Failures when running on GHES due to actions/upload-artifact@v4 not being supported

[rsenden]

Current Behavior

When trying to run the Fortify GitHub Action on GitHub Enterprise Server (GHES), it will fail due to actions/upload-artifact@v4 not being supported on GHES: https://github.com/marketplace/actions/upload-a-build-artifact#v4---whats-new

Expected Behavior

The Fortify GitHub Action should run successfully on both github.com and GHES.

Steps To Reproduce

Just attempt to run the Fortify GitHub Action on GHES

Anything else?

There are currently 4 places where we use actions/upload-artifact@v4:

• fod-export & ssc-export: Always try to upload SARIF file for debugging purposes
• package: Upload package & logs if DO_PACKAGE_DEBUG is set to true

Some potential work-arounds:

• Use actions/upload-artifact@v3 instead for the time being, but this will likely fail on github.com as stated here: https://github.blog/changelog/2024-04-16-deprecation-notice-v3-of-the-artifact-actions/
• Create an internal/upload-artifact sub-action that automatically selects between v3 and v4 of actions/upload-artifact depending on whether the action is running in GHES (or maybe there's already such an action publicly available?), then use that action for uploading debug artifacts.
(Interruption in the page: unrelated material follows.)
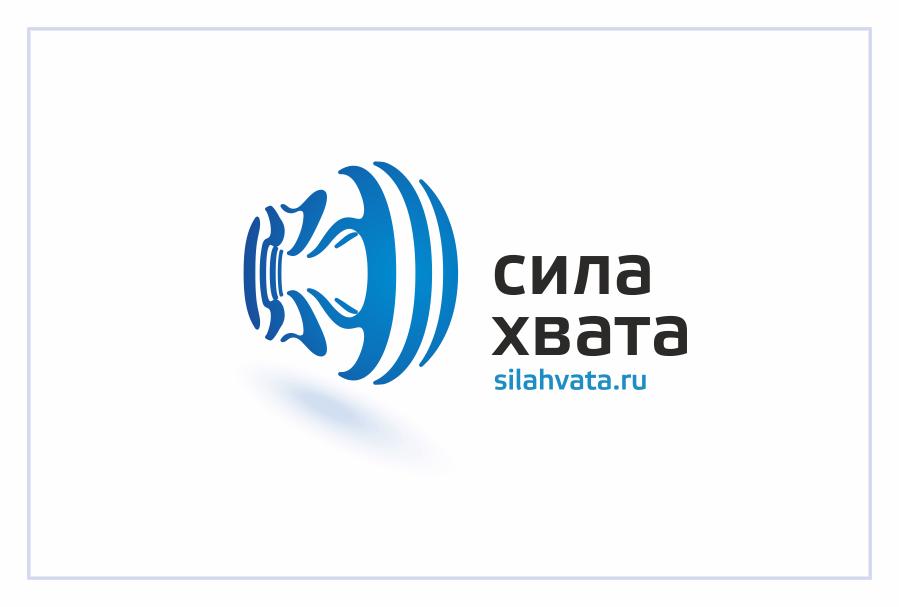 """Разработка логотипа и фирм. стиля для ИМ """"Сила хвата"""" фото f_70951145dc2118ab.png"""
Main drawback is that GitHub downloads all referenced actions when a job starts, so we'd always be downloading both versions of actions/upload-artifact.
• Don't upload artifacts when running on GHES, however this means losing debugging capabilities.
• Create separate Fortify GitHub Actions for github.com and GHES

[rsenden]

Looks like the first two options are not possible as actions/upload-artifact@v3 fails to download on github.com (tried both @v3 and @<v3 commit SHA>):

So, unless we find a workaround for downloading @v3 on github.com, like cloning the v3 action, it seems like our only options are to either skip the upload/ignore upload errors on GHES, or creating a separate Fortify GitHub Action for GHES.